Boundaries must be crystal clear. The difference between >= and > directly dictates classification outcomes.

switch for Discrete Branching

switch (op) {
  case '+':
    result = a + b;
    break;
  case '-':
    result = a - b;
    break;
  default:
    return -1;
}

The break keyword is crucial. Omitting break causes execution to fall through into the next case block. If you intend to fall through, document it explicitly with a comment or attribute.

while Loops

A while loop checks the condition first, then executes the body.

while (i < n) {
  sum += values[i];
  ++i;
}

You must ensure the condition eventually evaluates to false. Otherwise, the program will spin in an infinite loop. In production code, loops must also account for timeouts, cancellation tokens, and resource cleanup.

do while Loops

A do while loop is guaranteed to execute at least once.

do {
  read_next();
} while (has_more());

It is ideal for scenarios like "perform the action once, then check if we should continue." Do not rewrite a standard loop into a do while merely to save a line of code.

for Loops

for loops are designed for counter-driven iterations.

for (size_t i = 0; i < n; ++i) {
  sum += values[i];
}

The three components are initialization, condition, and iteration expression. Pay forensic attention to boundaries when iterating over arrays. The difference between i <= n and i < n is a memory violation.

break and continue

break terminates the current loop immediately. continue skips the remainder of the current iteration and jumps to the next evaluation.

for (size_t i = 0; i < n; ++i) {
  if (values[i] < 0) {
    continue;
  }
  if (values[i] == target) {
    break;
  }
}

They simplify control flow. However, excessive jumping obscures resource cleanup paths and makes code harder to audit.

The Proper Place for goto

Do not use goto for standard business logic in the beginner phase. However, in C's resource cleanup paradigms, goto cleanup is an established, idiomatic pattern.

int rc = -1;
FILE* f = fopen(path, "rb");
if (f == NULL) goto cleanup;

rc = 0;

cleanup:
if (f != NULL) fclose(f);
return rc;

Its engineering value lies in centralizing resource deallocation. It is not a substitute for structured control flow.

Be Conservative with Evaluation Order

The evaluation order of sub-expressions in C is rarely strictly left-to-right.
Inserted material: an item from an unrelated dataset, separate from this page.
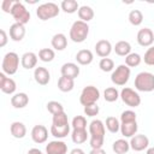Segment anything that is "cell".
<instances>
[{"label": "cell", "mask_w": 154, "mask_h": 154, "mask_svg": "<svg viewBox=\"0 0 154 154\" xmlns=\"http://www.w3.org/2000/svg\"><path fill=\"white\" fill-rule=\"evenodd\" d=\"M105 132H106V126L100 119H94L89 124V143L91 149L96 148H102L103 142H105Z\"/></svg>", "instance_id": "cell-1"}, {"label": "cell", "mask_w": 154, "mask_h": 154, "mask_svg": "<svg viewBox=\"0 0 154 154\" xmlns=\"http://www.w3.org/2000/svg\"><path fill=\"white\" fill-rule=\"evenodd\" d=\"M134 85L136 90L143 93H150L154 90V75L152 72L142 71L135 77Z\"/></svg>", "instance_id": "cell-2"}, {"label": "cell", "mask_w": 154, "mask_h": 154, "mask_svg": "<svg viewBox=\"0 0 154 154\" xmlns=\"http://www.w3.org/2000/svg\"><path fill=\"white\" fill-rule=\"evenodd\" d=\"M88 34H89V25H88V23L82 22L79 19L72 23V25L70 28V32H69L71 41H73L76 43L84 42L85 38L88 37Z\"/></svg>", "instance_id": "cell-3"}, {"label": "cell", "mask_w": 154, "mask_h": 154, "mask_svg": "<svg viewBox=\"0 0 154 154\" xmlns=\"http://www.w3.org/2000/svg\"><path fill=\"white\" fill-rule=\"evenodd\" d=\"M18 66H19V55L16 52H8L4 55L1 69L5 75L7 76L14 75L18 70Z\"/></svg>", "instance_id": "cell-4"}, {"label": "cell", "mask_w": 154, "mask_h": 154, "mask_svg": "<svg viewBox=\"0 0 154 154\" xmlns=\"http://www.w3.org/2000/svg\"><path fill=\"white\" fill-rule=\"evenodd\" d=\"M60 12V7L55 2H45L36 8V16L41 20H48L57 17Z\"/></svg>", "instance_id": "cell-5"}, {"label": "cell", "mask_w": 154, "mask_h": 154, "mask_svg": "<svg viewBox=\"0 0 154 154\" xmlns=\"http://www.w3.org/2000/svg\"><path fill=\"white\" fill-rule=\"evenodd\" d=\"M130 75H131V70L129 66H126L125 64H122V65H118L116 67V70L112 71L111 73V81L113 84L116 85H125L130 78Z\"/></svg>", "instance_id": "cell-6"}, {"label": "cell", "mask_w": 154, "mask_h": 154, "mask_svg": "<svg viewBox=\"0 0 154 154\" xmlns=\"http://www.w3.org/2000/svg\"><path fill=\"white\" fill-rule=\"evenodd\" d=\"M10 14L13 17V19L16 20V23H20L23 25H25L30 20V12L26 10V7L20 1H16L13 4Z\"/></svg>", "instance_id": "cell-7"}, {"label": "cell", "mask_w": 154, "mask_h": 154, "mask_svg": "<svg viewBox=\"0 0 154 154\" xmlns=\"http://www.w3.org/2000/svg\"><path fill=\"white\" fill-rule=\"evenodd\" d=\"M100 99V90L94 85H87L83 88L79 95V102L83 106H88L91 103H96Z\"/></svg>", "instance_id": "cell-8"}, {"label": "cell", "mask_w": 154, "mask_h": 154, "mask_svg": "<svg viewBox=\"0 0 154 154\" xmlns=\"http://www.w3.org/2000/svg\"><path fill=\"white\" fill-rule=\"evenodd\" d=\"M120 99L125 105H128L129 107H132V108L140 106V103H141L140 94L129 87H125L120 90Z\"/></svg>", "instance_id": "cell-9"}, {"label": "cell", "mask_w": 154, "mask_h": 154, "mask_svg": "<svg viewBox=\"0 0 154 154\" xmlns=\"http://www.w3.org/2000/svg\"><path fill=\"white\" fill-rule=\"evenodd\" d=\"M137 43L142 47H150L154 42V32L149 28H142L138 30L136 36Z\"/></svg>", "instance_id": "cell-10"}, {"label": "cell", "mask_w": 154, "mask_h": 154, "mask_svg": "<svg viewBox=\"0 0 154 154\" xmlns=\"http://www.w3.org/2000/svg\"><path fill=\"white\" fill-rule=\"evenodd\" d=\"M149 147V138L146 135L138 134L130 138V148L135 152H142Z\"/></svg>", "instance_id": "cell-11"}, {"label": "cell", "mask_w": 154, "mask_h": 154, "mask_svg": "<svg viewBox=\"0 0 154 154\" xmlns=\"http://www.w3.org/2000/svg\"><path fill=\"white\" fill-rule=\"evenodd\" d=\"M0 89L2 93L11 95L14 94L17 89V84L13 78L7 77V75H5L4 72H0Z\"/></svg>", "instance_id": "cell-12"}, {"label": "cell", "mask_w": 154, "mask_h": 154, "mask_svg": "<svg viewBox=\"0 0 154 154\" xmlns=\"http://www.w3.org/2000/svg\"><path fill=\"white\" fill-rule=\"evenodd\" d=\"M48 138V130L45 125H35L32 129H31V140L35 142V143H45Z\"/></svg>", "instance_id": "cell-13"}, {"label": "cell", "mask_w": 154, "mask_h": 154, "mask_svg": "<svg viewBox=\"0 0 154 154\" xmlns=\"http://www.w3.org/2000/svg\"><path fill=\"white\" fill-rule=\"evenodd\" d=\"M67 153V144L64 141L54 140L48 142L46 146V154H66Z\"/></svg>", "instance_id": "cell-14"}, {"label": "cell", "mask_w": 154, "mask_h": 154, "mask_svg": "<svg viewBox=\"0 0 154 154\" xmlns=\"http://www.w3.org/2000/svg\"><path fill=\"white\" fill-rule=\"evenodd\" d=\"M34 78L36 83H38L40 85H47L51 81V73L46 67L38 66L34 70Z\"/></svg>", "instance_id": "cell-15"}, {"label": "cell", "mask_w": 154, "mask_h": 154, "mask_svg": "<svg viewBox=\"0 0 154 154\" xmlns=\"http://www.w3.org/2000/svg\"><path fill=\"white\" fill-rule=\"evenodd\" d=\"M138 130L137 120H130V122H122L120 123V132L124 137L131 138L132 136L136 135Z\"/></svg>", "instance_id": "cell-16"}, {"label": "cell", "mask_w": 154, "mask_h": 154, "mask_svg": "<svg viewBox=\"0 0 154 154\" xmlns=\"http://www.w3.org/2000/svg\"><path fill=\"white\" fill-rule=\"evenodd\" d=\"M113 47L108 40H99L95 45V52L96 54L102 59V58H108L111 54Z\"/></svg>", "instance_id": "cell-17"}, {"label": "cell", "mask_w": 154, "mask_h": 154, "mask_svg": "<svg viewBox=\"0 0 154 154\" xmlns=\"http://www.w3.org/2000/svg\"><path fill=\"white\" fill-rule=\"evenodd\" d=\"M25 36V25L20 23H13L10 26V38L12 41L19 42L24 38Z\"/></svg>", "instance_id": "cell-18"}, {"label": "cell", "mask_w": 154, "mask_h": 154, "mask_svg": "<svg viewBox=\"0 0 154 154\" xmlns=\"http://www.w3.org/2000/svg\"><path fill=\"white\" fill-rule=\"evenodd\" d=\"M60 72H61V76L75 79L79 76V67L75 63H65V64H63Z\"/></svg>", "instance_id": "cell-19"}, {"label": "cell", "mask_w": 154, "mask_h": 154, "mask_svg": "<svg viewBox=\"0 0 154 154\" xmlns=\"http://www.w3.org/2000/svg\"><path fill=\"white\" fill-rule=\"evenodd\" d=\"M37 59H38V55H36L34 52H25L20 57V64H22V66L24 69L31 70V69L36 67Z\"/></svg>", "instance_id": "cell-20"}, {"label": "cell", "mask_w": 154, "mask_h": 154, "mask_svg": "<svg viewBox=\"0 0 154 154\" xmlns=\"http://www.w3.org/2000/svg\"><path fill=\"white\" fill-rule=\"evenodd\" d=\"M51 45L55 51H64L67 46V37L63 32H58L53 35L51 40Z\"/></svg>", "instance_id": "cell-21"}, {"label": "cell", "mask_w": 154, "mask_h": 154, "mask_svg": "<svg viewBox=\"0 0 154 154\" xmlns=\"http://www.w3.org/2000/svg\"><path fill=\"white\" fill-rule=\"evenodd\" d=\"M75 59L79 65H89L93 63L94 55H93L91 51H89V49H81L77 52Z\"/></svg>", "instance_id": "cell-22"}, {"label": "cell", "mask_w": 154, "mask_h": 154, "mask_svg": "<svg viewBox=\"0 0 154 154\" xmlns=\"http://www.w3.org/2000/svg\"><path fill=\"white\" fill-rule=\"evenodd\" d=\"M29 103V96L25 93H16L11 97V105L14 108H24Z\"/></svg>", "instance_id": "cell-23"}, {"label": "cell", "mask_w": 154, "mask_h": 154, "mask_svg": "<svg viewBox=\"0 0 154 154\" xmlns=\"http://www.w3.org/2000/svg\"><path fill=\"white\" fill-rule=\"evenodd\" d=\"M10 132L14 138H24L26 135V128L22 122H13L10 126Z\"/></svg>", "instance_id": "cell-24"}, {"label": "cell", "mask_w": 154, "mask_h": 154, "mask_svg": "<svg viewBox=\"0 0 154 154\" xmlns=\"http://www.w3.org/2000/svg\"><path fill=\"white\" fill-rule=\"evenodd\" d=\"M113 51H114L116 54L119 55V57H126V55H129V54L131 53V45H130L128 41L122 40V41H118V42L114 45Z\"/></svg>", "instance_id": "cell-25"}, {"label": "cell", "mask_w": 154, "mask_h": 154, "mask_svg": "<svg viewBox=\"0 0 154 154\" xmlns=\"http://www.w3.org/2000/svg\"><path fill=\"white\" fill-rule=\"evenodd\" d=\"M130 149V142H128L125 138L116 140L112 144V150L116 154H125Z\"/></svg>", "instance_id": "cell-26"}, {"label": "cell", "mask_w": 154, "mask_h": 154, "mask_svg": "<svg viewBox=\"0 0 154 154\" xmlns=\"http://www.w3.org/2000/svg\"><path fill=\"white\" fill-rule=\"evenodd\" d=\"M70 130H71V124H67V125H64V126H54L52 125L51 126V135L54 136L55 138H64L66 137L69 134H70Z\"/></svg>", "instance_id": "cell-27"}, {"label": "cell", "mask_w": 154, "mask_h": 154, "mask_svg": "<svg viewBox=\"0 0 154 154\" xmlns=\"http://www.w3.org/2000/svg\"><path fill=\"white\" fill-rule=\"evenodd\" d=\"M75 88V79L61 76L58 79V89L63 93H69Z\"/></svg>", "instance_id": "cell-28"}, {"label": "cell", "mask_w": 154, "mask_h": 154, "mask_svg": "<svg viewBox=\"0 0 154 154\" xmlns=\"http://www.w3.org/2000/svg\"><path fill=\"white\" fill-rule=\"evenodd\" d=\"M77 13H78L79 20L85 22V23H88L89 20H91L94 18V10L90 6H88V5L79 6V10H78Z\"/></svg>", "instance_id": "cell-29"}, {"label": "cell", "mask_w": 154, "mask_h": 154, "mask_svg": "<svg viewBox=\"0 0 154 154\" xmlns=\"http://www.w3.org/2000/svg\"><path fill=\"white\" fill-rule=\"evenodd\" d=\"M89 137V132L85 130H72L71 132V140L73 143L76 144H81V143H84Z\"/></svg>", "instance_id": "cell-30"}, {"label": "cell", "mask_w": 154, "mask_h": 154, "mask_svg": "<svg viewBox=\"0 0 154 154\" xmlns=\"http://www.w3.org/2000/svg\"><path fill=\"white\" fill-rule=\"evenodd\" d=\"M60 8L65 12V13H75V12H78L79 10V5L76 0H64L61 1L60 4Z\"/></svg>", "instance_id": "cell-31"}, {"label": "cell", "mask_w": 154, "mask_h": 154, "mask_svg": "<svg viewBox=\"0 0 154 154\" xmlns=\"http://www.w3.org/2000/svg\"><path fill=\"white\" fill-rule=\"evenodd\" d=\"M105 126H106V129H107L109 132L117 134L118 131H120V120H119L118 118H116V117L109 116V117L106 118Z\"/></svg>", "instance_id": "cell-32"}, {"label": "cell", "mask_w": 154, "mask_h": 154, "mask_svg": "<svg viewBox=\"0 0 154 154\" xmlns=\"http://www.w3.org/2000/svg\"><path fill=\"white\" fill-rule=\"evenodd\" d=\"M128 19H129L130 24H132L134 26H138L143 22V13L140 10H131L129 12Z\"/></svg>", "instance_id": "cell-33"}, {"label": "cell", "mask_w": 154, "mask_h": 154, "mask_svg": "<svg viewBox=\"0 0 154 154\" xmlns=\"http://www.w3.org/2000/svg\"><path fill=\"white\" fill-rule=\"evenodd\" d=\"M120 97V93L116 87H108L103 91V99L107 102H114Z\"/></svg>", "instance_id": "cell-34"}, {"label": "cell", "mask_w": 154, "mask_h": 154, "mask_svg": "<svg viewBox=\"0 0 154 154\" xmlns=\"http://www.w3.org/2000/svg\"><path fill=\"white\" fill-rule=\"evenodd\" d=\"M55 58V52L52 48H41L38 51V59L43 63H51Z\"/></svg>", "instance_id": "cell-35"}, {"label": "cell", "mask_w": 154, "mask_h": 154, "mask_svg": "<svg viewBox=\"0 0 154 154\" xmlns=\"http://www.w3.org/2000/svg\"><path fill=\"white\" fill-rule=\"evenodd\" d=\"M141 61H142V57L135 52H131L129 55L125 57V65L129 67H136L141 64Z\"/></svg>", "instance_id": "cell-36"}, {"label": "cell", "mask_w": 154, "mask_h": 154, "mask_svg": "<svg viewBox=\"0 0 154 154\" xmlns=\"http://www.w3.org/2000/svg\"><path fill=\"white\" fill-rule=\"evenodd\" d=\"M71 128L72 130H85L87 129V119L84 116H76L73 117L71 122Z\"/></svg>", "instance_id": "cell-37"}, {"label": "cell", "mask_w": 154, "mask_h": 154, "mask_svg": "<svg viewBox=\"0 0 154 154\" xmlns=\"http://www.w3.org/2000/svg\"><path fill=\"white\" fill-rule=\"evenodd\" d=\"M67 124H70V123H69V119H67V114L65 112L54 114L53 118H52V125H54V126H64V125H67Z\"/></svg>", "instance_id": "cell-38"}, {"label": "cell", "mask_w": 154, "mask_h": 154, "mask_svg": "<svg viewBox=\"0 0 154 154\" xmlns=\"http://www.w3.org/2000/svg\"><path fill=\"white\" fill-rule=\"evenodd\" d=\"M46 107H47V111H48L52 116L64 112L63 105H61L60 102H58V101H48L47 105H46Z\"/></svg>", "instance_id": "cell-39"}, {"label": "cell", "mask_w": 154, "mask_h": 154, "mask_svg": "<svg viewBox=\"0 0 154 154\" xmlns=\"http://www.w3.org/2000/svg\"><path fill=\"white\" fill-rule=\"evenodd\" d=\"M99 67L103 72H111L114 69V61L111 58H102L99 61Z\"/></svg>", "instance_id": "cell-40"}, {"label": "cell", "mask_w": 154, "mask_h": 154, "mask_svg": "<svg viewBox=\"0 0 154 154\" xmlns=\"http://www.w3.org/2000/svg\"><path fill=\"white\" fill-rule=\"evenodd\" d=\"M144 64L149 65V66H154V46H150L146 53H144V57L142 58Z\"/></svg>", "instance_id": "cell-41"}, {"label": "cell", "mask_w": 154, "mask_h": 154, "mask_svg": "<svg viewBox=\"0 0 154 154\" xmlns=\"http://www.w3.org/2000/svg\"><path fill=\"white\" fill-rule=\"evenodd\" d=\"M100 112V107L96 103H91L88 106H84V114L87 117H95Z\"/></svg>", "instance_id": "cell-42"}, {"label": "cell", "mask_w": 154, "mask_h": 154, "mask_svg": "<svg viewBox=\"0 0 154 154\" xmlns=\"http://www.w3.org/2000/svg\"><path fill=\"white\" fill-rule=\"evenodd\" d=\"M137 116L132 109H126L124 112H122L120 114V123L122 122H130V120H136Z\"/></svg>", "instance_id": "cell-43"}, {"label": "cell", "mask_w": 154, "mask_h": 154, "mask_svg": "<svg viewBox=\"0 0 154 154\" xmlns=\"http://www.w3.org/2000/svg\"><path fill=\"white\" fill-rule=\"evenodd\" d=\"M14 2H16L14 0H4L1 2V10L5 13H11V10H12V6Z\"/></svg>", "instance_id": "cell-44"}, {"label": "cell", "mask_w": 154, "mask_h": 154, "mask_svg": "<svg viewBox=\"0 0 154 154\" xmlns=\"http://www.w3.org/2000/svg\"><path fill=\"white\" fill-rule=\"evenodd\" d=\"M7 41H8V38H7L6 31L4 29H1L0 30V47H5L6 43H7Z\"/></svg>", "instance_id": "cell-45"}, {"label": "cell", "mask_w": 154, "mask_h": 154, "mask_svg": "<svg viewBox=\"0 0 154 154\" xmlns=\"http://www.w3.org/2000/svg\"><path fill=\"white\" fill-rule=\"evenodd\" d=\"M89 154H106V152L102 148H96V149H91Z\"/></svg>", "instance_id": "cell-46"}, {"label": "cell", "mask_w": 154, "mask_h": 154, "mask_svg": "<svg viewBox=\"0 0 154 154\" xmlns=\"http://www.w3.org/2000/svg\"><path fill=\"white\" fill-rule=\"evenodd\" d=\"M28 154H43V153L38 148H31V149L28 150Z\"/></svg>", "instance_id": "cell-47"}, {"label": "cell", "mask_w": 154, "mask_h": 154, "mask_svg": "<svg viewBox=\"0 0 154 154\" xmlns=\"http://www.w3.org/2000/svg\"><path fill=\"white\" fill-rule=\"evenodd\" d=\"M70 154H84V150L81 149V148H73V149L70 152Z\"/></svg>", "instance_id": "cell-48"}, {"label": "cell", "mask_w": 154, "mask_h": 154, "mask_svg": "<svg viewBox=\"0 0 154 154\" xmlns=\"http://www.w3.org/2000/svg\"><path fill=\"white\" fill-rule=\"evenodd\" d=\"M147 154H154V147L147 148Z\"/></svg>", "instance_id": "cell-49"}]
</instances>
Never write code that relies on convoluted evaluation sequences.

int x = 1;
int y = x++ + x++; // NEVER DO THIS

Break complex expressions down into multiple lines. The compiler optimizer will easily handle the performance. Human code auditors require clarity.

Engineering Risks

Common risks associated with foundational control flow:

• Off-by-one errors in loop boundaries.
• Omitting break in switch statements.
• Division by zero.
• Mixing signed and unsigned types in comparisons.
• Modifying the same object multiple times in complex expressions.
• Mistyping = for ==.
• Bypassing resource cleanup paths with premature return or break.
• Infinite loops lacking timeout constraints or fallbacks.

These risks follow you from small scripts all the way into system-level engineering.

Summary

Operators enable programs to compute. Expressions yield values and side effects. Control flow defines the execution path. The difficulty of C is not memorizing symbols; it is understanding the evaluation rules, type conversions, boundary limits, and resource impacts hiding behind each symbol. Keeping expressions simple and control flows transparent is your primary defense against low-level bugs.